Vertical integration as strategic calculus
Strategically, the deal makes clear sense for Stripe. In 2025, the company processed $1.9 trillion in payment volume and is systematically expanding its crypto infrastructure. Beyond Bridge, Stripe is developing the payments-focused blockchain Tempo together with venture firm Paradigm, which is currently in its testing phase. Payoneer also announced a partnership with Bridge to launch stablecoin offerings in select markets by mid-2026.

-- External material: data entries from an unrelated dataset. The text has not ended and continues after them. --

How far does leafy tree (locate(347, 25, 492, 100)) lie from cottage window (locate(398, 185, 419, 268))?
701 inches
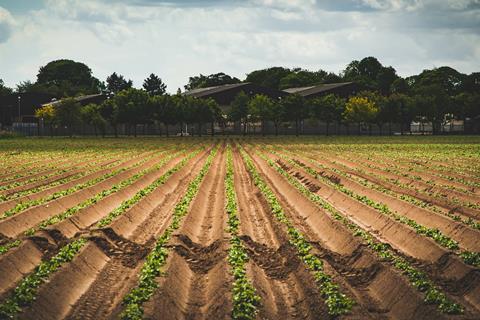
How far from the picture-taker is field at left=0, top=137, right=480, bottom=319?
856 cm

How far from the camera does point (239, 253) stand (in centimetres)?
1138

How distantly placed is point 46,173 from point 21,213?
42.4ft

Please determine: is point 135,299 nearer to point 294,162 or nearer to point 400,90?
point 294,162

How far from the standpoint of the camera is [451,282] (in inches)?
374

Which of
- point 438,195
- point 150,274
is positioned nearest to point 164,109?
point 438,195

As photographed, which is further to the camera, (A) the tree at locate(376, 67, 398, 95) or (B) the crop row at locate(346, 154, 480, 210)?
(A) the tree at locate(376, 67, 398, 95)

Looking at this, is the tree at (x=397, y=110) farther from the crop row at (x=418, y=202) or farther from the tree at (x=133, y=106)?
the crop row at (x=418, y=202)

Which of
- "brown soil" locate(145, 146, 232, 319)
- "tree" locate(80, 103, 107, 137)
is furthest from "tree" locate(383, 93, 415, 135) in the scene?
"brown soil" locate(145, 146, 232, 319)

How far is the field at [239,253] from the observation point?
8.56 meters

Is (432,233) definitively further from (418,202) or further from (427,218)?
(418,202)

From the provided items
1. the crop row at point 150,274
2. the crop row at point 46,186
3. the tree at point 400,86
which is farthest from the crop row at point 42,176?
the tree at point 400,86

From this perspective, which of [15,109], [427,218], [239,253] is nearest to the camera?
[239,253]

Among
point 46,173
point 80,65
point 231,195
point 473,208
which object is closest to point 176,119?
point 46,173

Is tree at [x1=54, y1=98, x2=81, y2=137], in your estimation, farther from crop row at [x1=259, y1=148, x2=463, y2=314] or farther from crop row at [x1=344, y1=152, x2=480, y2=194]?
crop row at [x1=259, y1=148, x2=463, y2=314]
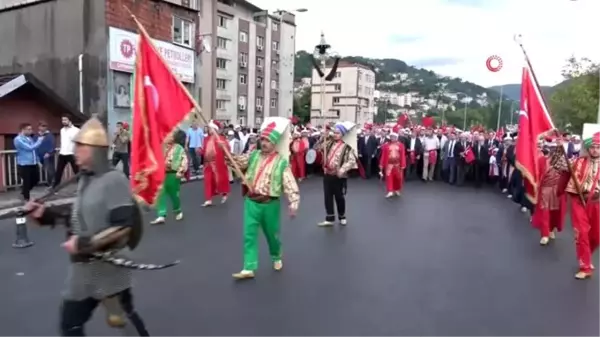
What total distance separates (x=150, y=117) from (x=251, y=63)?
46.8 m

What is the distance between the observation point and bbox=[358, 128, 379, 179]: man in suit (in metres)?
18.9

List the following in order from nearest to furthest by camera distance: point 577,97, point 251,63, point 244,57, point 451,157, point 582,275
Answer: point 582,275, point 451,157, point 577,97, point 244,57, point 251,63

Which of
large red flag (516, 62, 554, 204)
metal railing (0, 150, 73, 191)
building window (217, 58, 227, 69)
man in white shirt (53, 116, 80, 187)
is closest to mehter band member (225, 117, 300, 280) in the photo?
large red flag (516, 62, 554, 204)

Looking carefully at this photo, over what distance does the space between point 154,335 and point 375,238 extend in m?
4.81

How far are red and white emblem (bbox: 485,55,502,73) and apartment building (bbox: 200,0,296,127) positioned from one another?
32.0 meters

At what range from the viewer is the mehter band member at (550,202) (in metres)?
8.30

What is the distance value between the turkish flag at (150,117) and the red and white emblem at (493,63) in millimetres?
9653

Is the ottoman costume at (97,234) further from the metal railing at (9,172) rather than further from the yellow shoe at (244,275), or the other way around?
the metal railing at (9,172)

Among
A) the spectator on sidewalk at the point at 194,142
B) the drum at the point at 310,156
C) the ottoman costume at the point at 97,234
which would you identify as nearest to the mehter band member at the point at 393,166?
the drum at the point at 310,156

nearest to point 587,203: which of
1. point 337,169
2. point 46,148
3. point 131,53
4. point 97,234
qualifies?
point 337,169

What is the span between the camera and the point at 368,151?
62.2ft

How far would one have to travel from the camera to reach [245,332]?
14.9 feet

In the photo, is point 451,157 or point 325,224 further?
point 451,157

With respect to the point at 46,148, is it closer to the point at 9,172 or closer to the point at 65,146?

And PayPal offers valuable assets despite its stock decline. Beyond PYUSD and the global checkout network, its enterprise clients and established payment corridors stand out. Visa already partnered with BVNK to enable PYUSD payouts via Visa Direct. This reduces fees on remittance corridors from roughly 6 percent to below 2 percent. Fiserv is launching FIUSD, its own stablecoin with interoperability to PYUSD.

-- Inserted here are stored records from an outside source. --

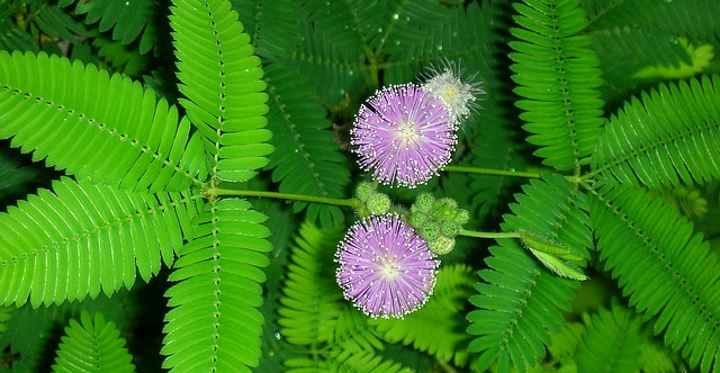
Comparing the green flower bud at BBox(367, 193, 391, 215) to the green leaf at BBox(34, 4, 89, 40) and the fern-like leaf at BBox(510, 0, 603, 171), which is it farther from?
the green leaf at BBox(34, 4, 89, 40)

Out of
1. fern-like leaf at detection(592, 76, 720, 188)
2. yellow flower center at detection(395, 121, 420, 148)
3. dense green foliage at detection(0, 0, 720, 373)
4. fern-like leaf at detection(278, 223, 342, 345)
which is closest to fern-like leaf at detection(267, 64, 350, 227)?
dense green foliage at detection(0, 0, 720, 373)

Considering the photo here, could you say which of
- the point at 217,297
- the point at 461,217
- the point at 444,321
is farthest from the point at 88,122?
the point at 444,321

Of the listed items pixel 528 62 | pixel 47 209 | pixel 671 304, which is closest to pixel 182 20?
pixel 47 209

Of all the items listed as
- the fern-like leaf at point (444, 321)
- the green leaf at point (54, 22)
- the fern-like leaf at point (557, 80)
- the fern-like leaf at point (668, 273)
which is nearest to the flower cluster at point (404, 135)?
the fern-like leaf at point (557, 80)

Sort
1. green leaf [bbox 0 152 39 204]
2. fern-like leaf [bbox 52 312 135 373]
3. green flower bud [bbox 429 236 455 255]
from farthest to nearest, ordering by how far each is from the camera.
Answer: green leaf [bbox 0 152 39 204] < fern-like leaf [bbox 52 312 135 373] < green flower bud [bbox 429 236 455 255]

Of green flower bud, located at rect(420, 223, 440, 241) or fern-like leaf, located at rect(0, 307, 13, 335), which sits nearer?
green flower bud, located at rect(420, 223, 440, 241)

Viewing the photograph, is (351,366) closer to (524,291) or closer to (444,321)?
(444,321)
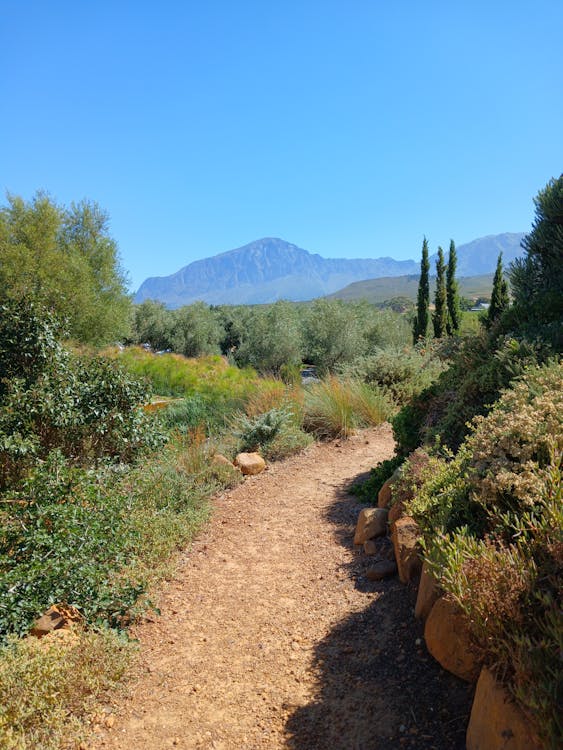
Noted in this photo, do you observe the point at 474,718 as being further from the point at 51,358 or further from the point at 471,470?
the point at 51,358

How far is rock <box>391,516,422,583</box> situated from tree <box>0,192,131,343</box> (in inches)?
576

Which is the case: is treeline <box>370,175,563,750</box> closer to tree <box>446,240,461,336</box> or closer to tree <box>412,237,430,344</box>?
tree <box>412,237,430,344</box>

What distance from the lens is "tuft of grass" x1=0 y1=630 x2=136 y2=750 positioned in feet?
7.61

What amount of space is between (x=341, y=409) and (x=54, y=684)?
5.85 metres

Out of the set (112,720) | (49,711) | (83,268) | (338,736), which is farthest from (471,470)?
(83,268)

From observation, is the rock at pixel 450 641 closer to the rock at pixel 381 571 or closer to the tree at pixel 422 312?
the rock at pixel 381 571

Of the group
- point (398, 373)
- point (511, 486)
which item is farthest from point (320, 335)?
point (511, 486)

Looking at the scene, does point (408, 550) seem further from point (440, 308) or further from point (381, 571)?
point (440, 308)

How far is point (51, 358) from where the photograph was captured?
16.0ft

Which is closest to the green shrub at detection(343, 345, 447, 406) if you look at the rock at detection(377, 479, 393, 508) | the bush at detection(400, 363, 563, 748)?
the rock at detection(377, 479, 393, 508)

Competition for blockchain infrastructure intensifies
The potential merger comes amid a broader infrastructure competition among payment giants. Circle is developing the Arc Blockchain, Ripple operates the XRP Ledger with the RLUSD stablecoin. Stripe is building Tempo, PayPal is investing in the Stable Layer-1. Primary use cases for 2026 center on cross-border B2B payments, treasury optimization, currency conversion, and settlement between financial institutions.
PayPal, meanwhile, faces mounting pressure. Competitors like Apple and Alphabet have significantly expanded their payment offerings. Recent quarterly results missed analyst expectations on both earnings and revenue. Stripe, by contrast, shows accelerating growth through enterprise clients, stablecoin activity, and AI-powered commerce tools. At a $159 billion valuation, acquiring the significantly smaller rival is financially feasible.
What remains open is whether Stripe wants to acquire all of PayPal or only certain business units. Bloomberg mentioned both scenarios. At this scale, intensive antitrust reviews by US authorities would be expected. Whether a transaction actually materializes is therefore not certain. These talks remain in an early phase.